[Opening EXTRACTED DATA section]

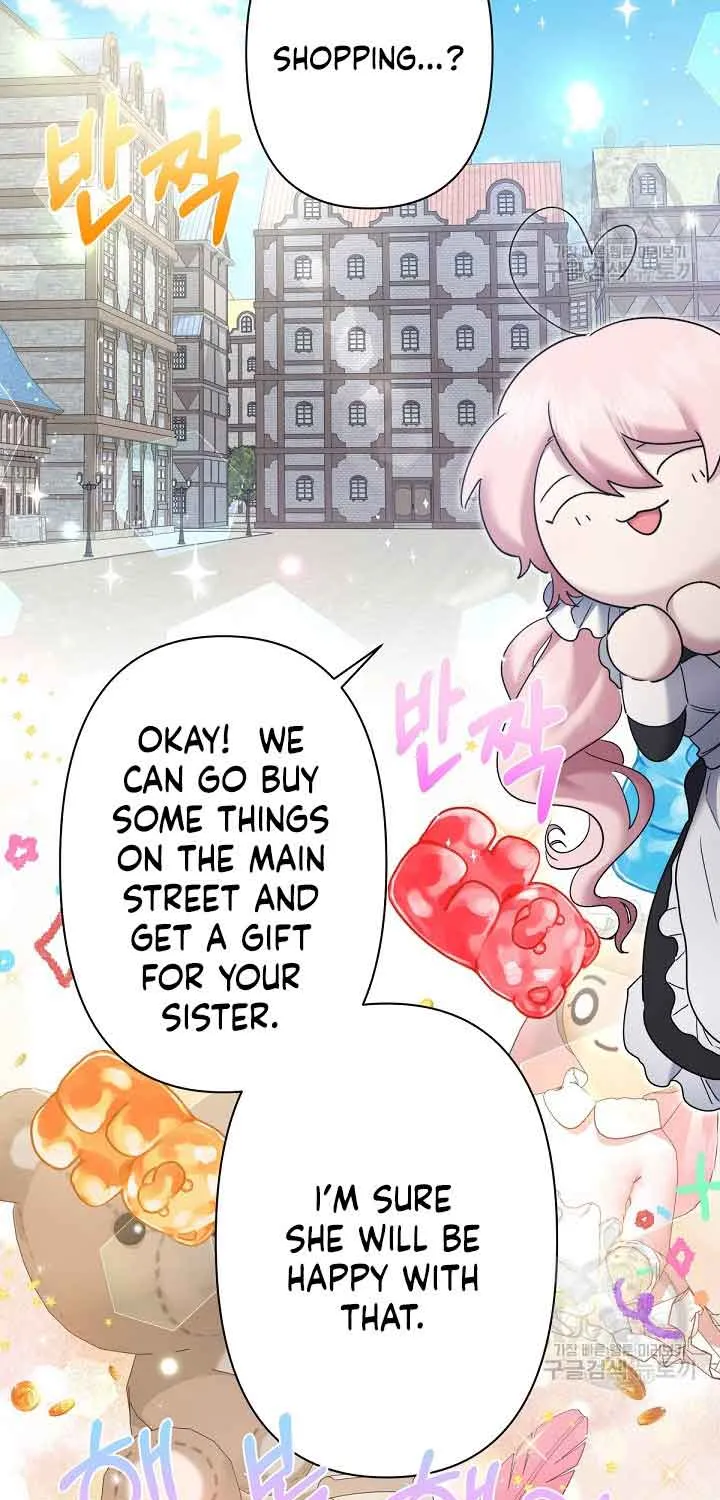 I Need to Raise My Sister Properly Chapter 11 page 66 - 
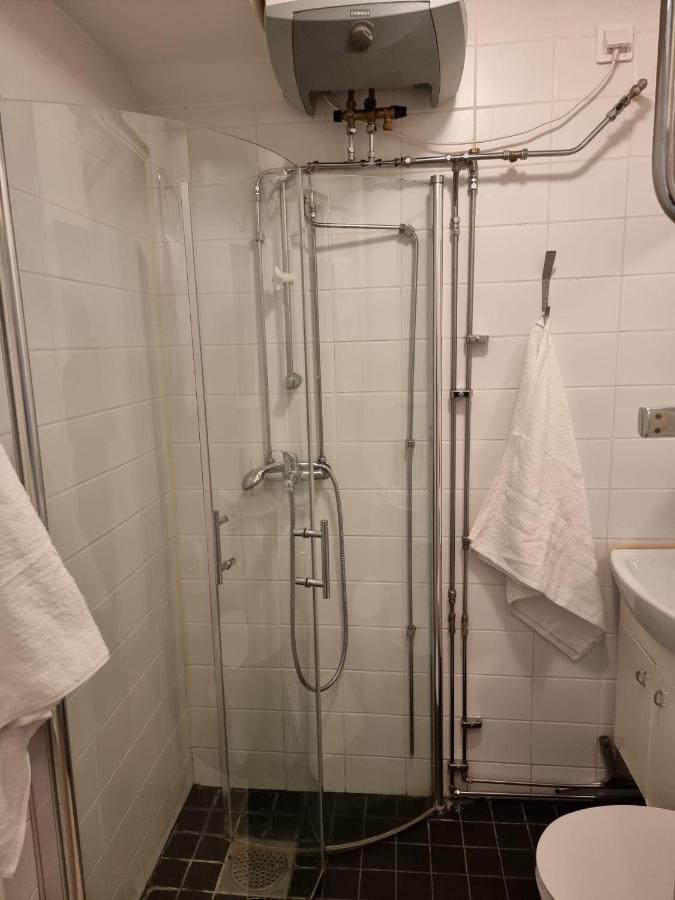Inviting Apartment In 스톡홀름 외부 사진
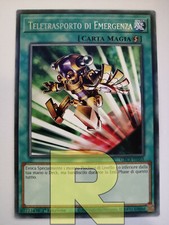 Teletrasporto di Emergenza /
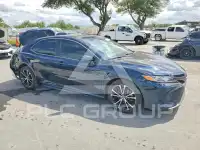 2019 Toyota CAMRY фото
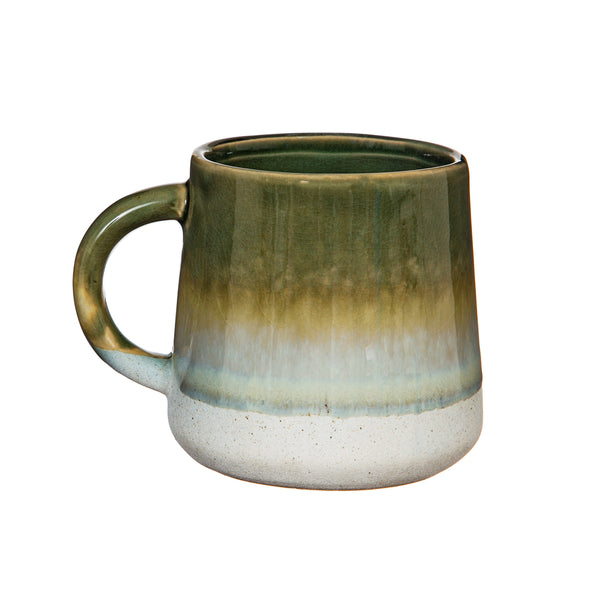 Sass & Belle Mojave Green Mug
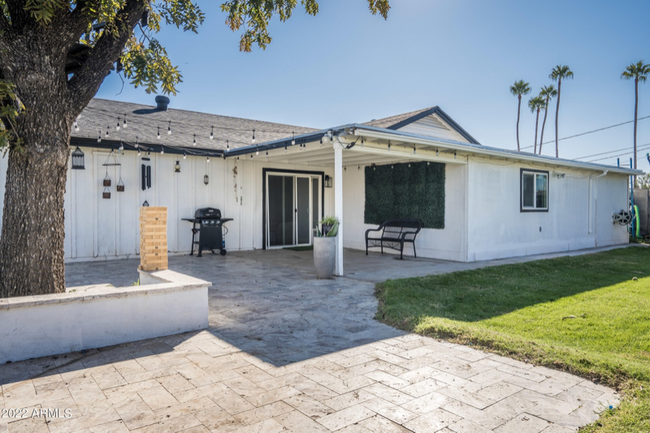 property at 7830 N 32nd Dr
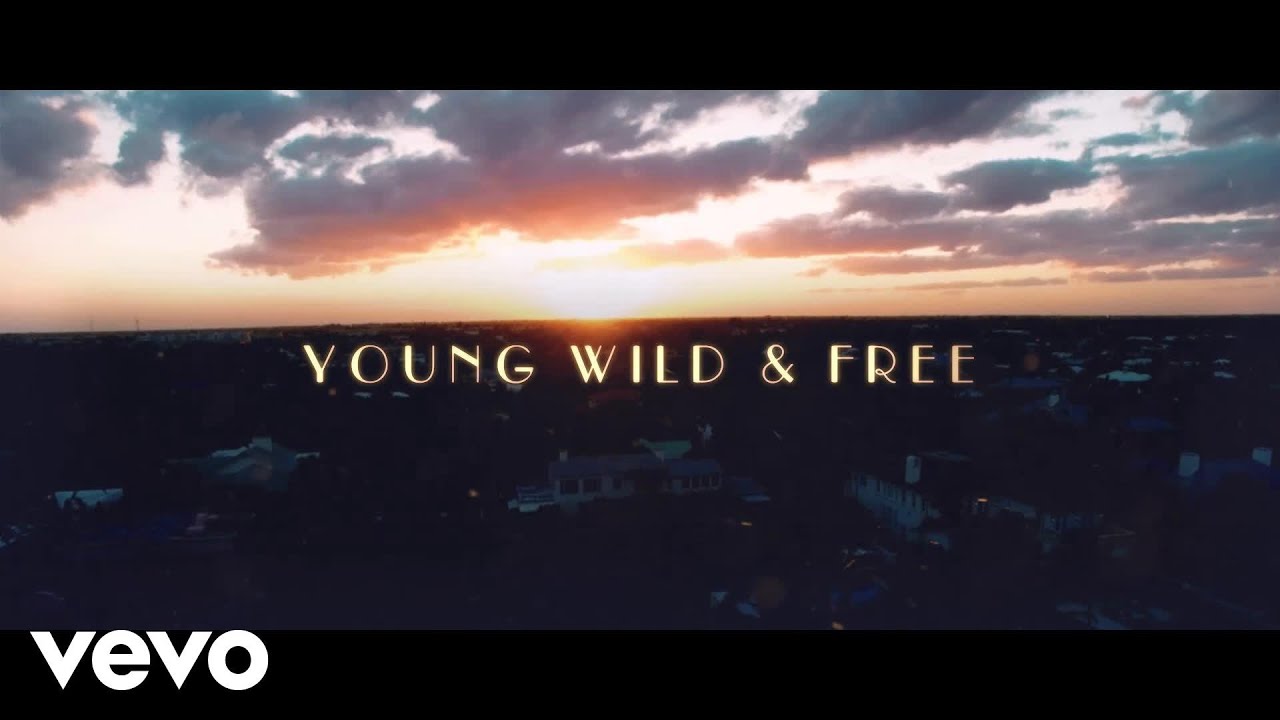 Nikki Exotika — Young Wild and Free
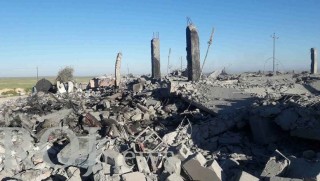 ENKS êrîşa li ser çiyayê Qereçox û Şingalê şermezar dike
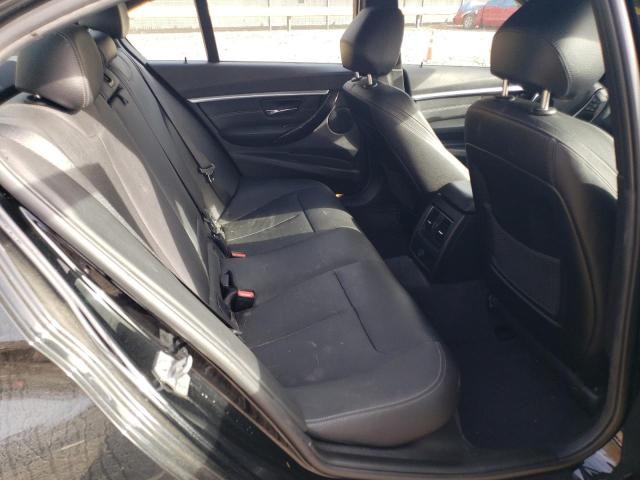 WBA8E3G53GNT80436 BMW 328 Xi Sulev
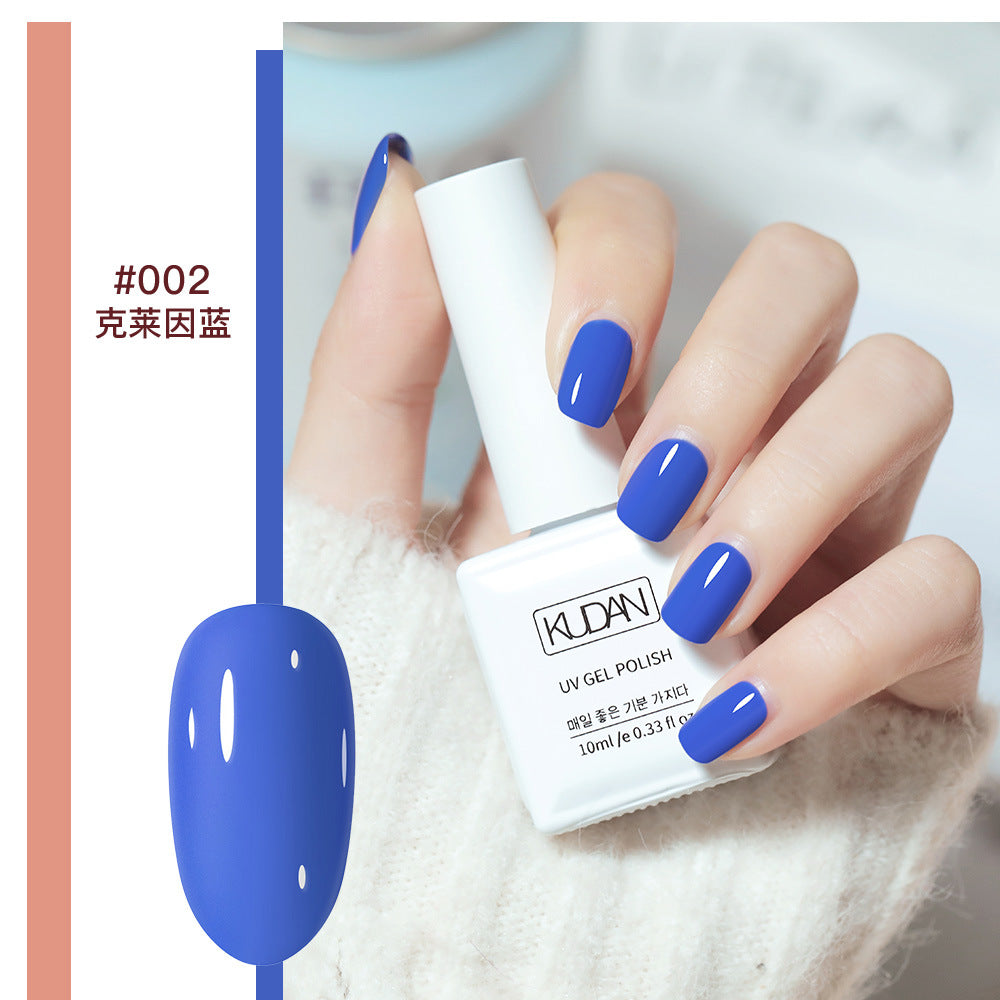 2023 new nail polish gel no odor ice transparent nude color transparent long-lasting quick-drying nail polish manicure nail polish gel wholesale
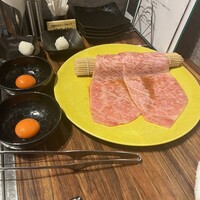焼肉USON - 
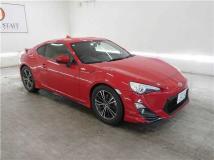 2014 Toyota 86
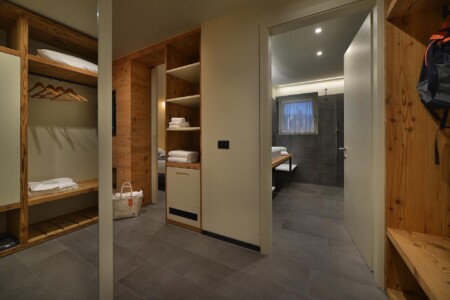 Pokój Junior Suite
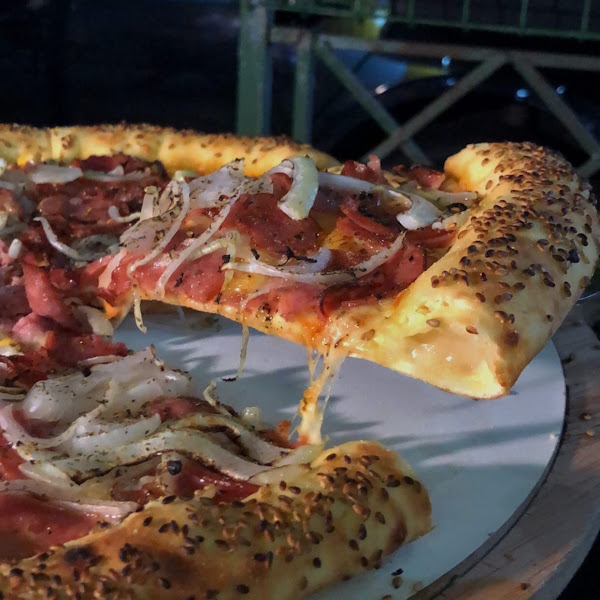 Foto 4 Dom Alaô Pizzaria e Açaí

[Closing EXTRACTED DATA section]

From the line that contains "Teletrasporto di Emergenza /" to the end of the material above, output every line exactly, both ends included, but leave out any pictures.

■ ANSWER TO THIS PROBLEM ■
 Teletrasporto di Emergenza /
 2019 Toyota CAMRY фото
 Sass & Belle Mojave Green Mug
 property at 7830 N 32nd Dr
 Nikki Exotika — Young Wild and Free
 ENKS êrîşa li ser çiyayê Qereçox û Şingalê şermezar dike
 WBA8E3G53GNT80436 BMW 328 Xi Sulev
 2023 new nail polish gel no odor ice transparent nude color transparent long-lasting quick-drying nail polish manicure nail polish gel wholesale
焼肉USON - 
 2014 Toyota 86
 Pokój Junior Suite
 Foto 4 Dom Alaô Pizzaria e Açaí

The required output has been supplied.